Over 90% of the Italian chain’s creditors voted to approve the plan today (31 May).
It comes after pre-tax profits at the group fell 81% to £982,000 in the year to September 2016, despite revenues rising 2.7%.
Up to 30 of Carluccio's 103 UK sites will be impacted, though the company says it will make further announcements on closures “when practicable”.
The vote will see Carluccio’s owner Landmark, which bought the chain for £90m in 2010, invest £10m in refurbishing its remaining restaurants.
“This vote was vital to protect our strong core business and the Carluccio’s brand,” says Carluccio's CEO Mark Jones, who joined the business in January.
“The positive outcome enables us to kick-start an extensive programme of reinvigoration across our estate - with the aim of elevating the guest experience and underpinned by our brand ethos of minimum of fuss, maximum of flavour, which was so passionately championed by our founder Antonio Carluccio.”

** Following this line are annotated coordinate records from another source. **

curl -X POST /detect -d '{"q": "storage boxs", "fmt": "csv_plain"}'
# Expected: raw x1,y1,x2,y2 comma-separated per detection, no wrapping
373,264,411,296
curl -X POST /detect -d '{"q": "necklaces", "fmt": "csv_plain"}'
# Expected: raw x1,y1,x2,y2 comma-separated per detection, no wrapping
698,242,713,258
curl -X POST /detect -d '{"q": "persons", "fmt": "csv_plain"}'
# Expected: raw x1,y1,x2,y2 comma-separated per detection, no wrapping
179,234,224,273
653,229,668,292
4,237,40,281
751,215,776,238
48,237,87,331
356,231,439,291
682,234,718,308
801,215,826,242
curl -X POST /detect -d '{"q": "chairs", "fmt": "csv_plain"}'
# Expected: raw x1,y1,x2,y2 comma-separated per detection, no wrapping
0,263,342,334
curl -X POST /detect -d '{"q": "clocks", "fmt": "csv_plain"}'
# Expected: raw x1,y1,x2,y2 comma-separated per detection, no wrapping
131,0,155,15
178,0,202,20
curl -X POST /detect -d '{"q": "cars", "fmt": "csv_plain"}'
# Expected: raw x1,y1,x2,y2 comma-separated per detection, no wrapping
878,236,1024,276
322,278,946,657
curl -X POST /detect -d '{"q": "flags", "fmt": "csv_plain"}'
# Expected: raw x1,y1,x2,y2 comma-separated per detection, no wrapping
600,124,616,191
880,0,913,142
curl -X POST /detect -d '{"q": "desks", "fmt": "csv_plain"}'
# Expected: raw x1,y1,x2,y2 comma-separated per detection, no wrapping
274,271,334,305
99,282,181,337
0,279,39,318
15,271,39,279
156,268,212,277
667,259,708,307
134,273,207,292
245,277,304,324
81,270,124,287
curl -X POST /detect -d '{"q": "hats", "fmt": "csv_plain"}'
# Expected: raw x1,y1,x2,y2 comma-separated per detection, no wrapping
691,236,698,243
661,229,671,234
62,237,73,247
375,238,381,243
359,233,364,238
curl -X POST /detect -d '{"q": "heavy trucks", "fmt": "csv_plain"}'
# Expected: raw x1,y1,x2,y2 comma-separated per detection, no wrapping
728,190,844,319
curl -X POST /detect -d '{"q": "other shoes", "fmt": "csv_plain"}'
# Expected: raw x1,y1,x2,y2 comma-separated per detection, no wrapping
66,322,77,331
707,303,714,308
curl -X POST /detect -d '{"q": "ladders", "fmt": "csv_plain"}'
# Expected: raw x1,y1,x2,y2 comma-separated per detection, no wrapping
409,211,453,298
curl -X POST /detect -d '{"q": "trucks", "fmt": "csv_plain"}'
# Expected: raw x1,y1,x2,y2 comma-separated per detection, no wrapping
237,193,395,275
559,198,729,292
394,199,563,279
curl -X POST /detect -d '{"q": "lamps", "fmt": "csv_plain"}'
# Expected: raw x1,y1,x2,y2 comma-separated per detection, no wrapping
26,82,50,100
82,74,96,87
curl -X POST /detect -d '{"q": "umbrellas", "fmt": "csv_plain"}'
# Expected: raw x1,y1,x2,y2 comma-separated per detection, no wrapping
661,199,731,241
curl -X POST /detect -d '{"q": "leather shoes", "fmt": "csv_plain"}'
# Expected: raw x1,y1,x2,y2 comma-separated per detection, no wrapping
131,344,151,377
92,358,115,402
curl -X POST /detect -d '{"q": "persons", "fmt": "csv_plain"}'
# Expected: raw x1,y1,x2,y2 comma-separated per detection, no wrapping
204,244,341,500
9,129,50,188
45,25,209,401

The Italian chain launched in the 1990’s and has sought to revamp its format over the past two years, launching the now-closed grab-and-go Via Carluccio’s site and introducing pizza to its menu for the first time.
It has opened three Marriott hotel restaurants since 2016, which Jones says are “particularly suited” to the brand.
High street chains Jamie's Italian, Prezzo and Byron have all closed restaurants this year using CVA's amidst tough trading conditions on the high street.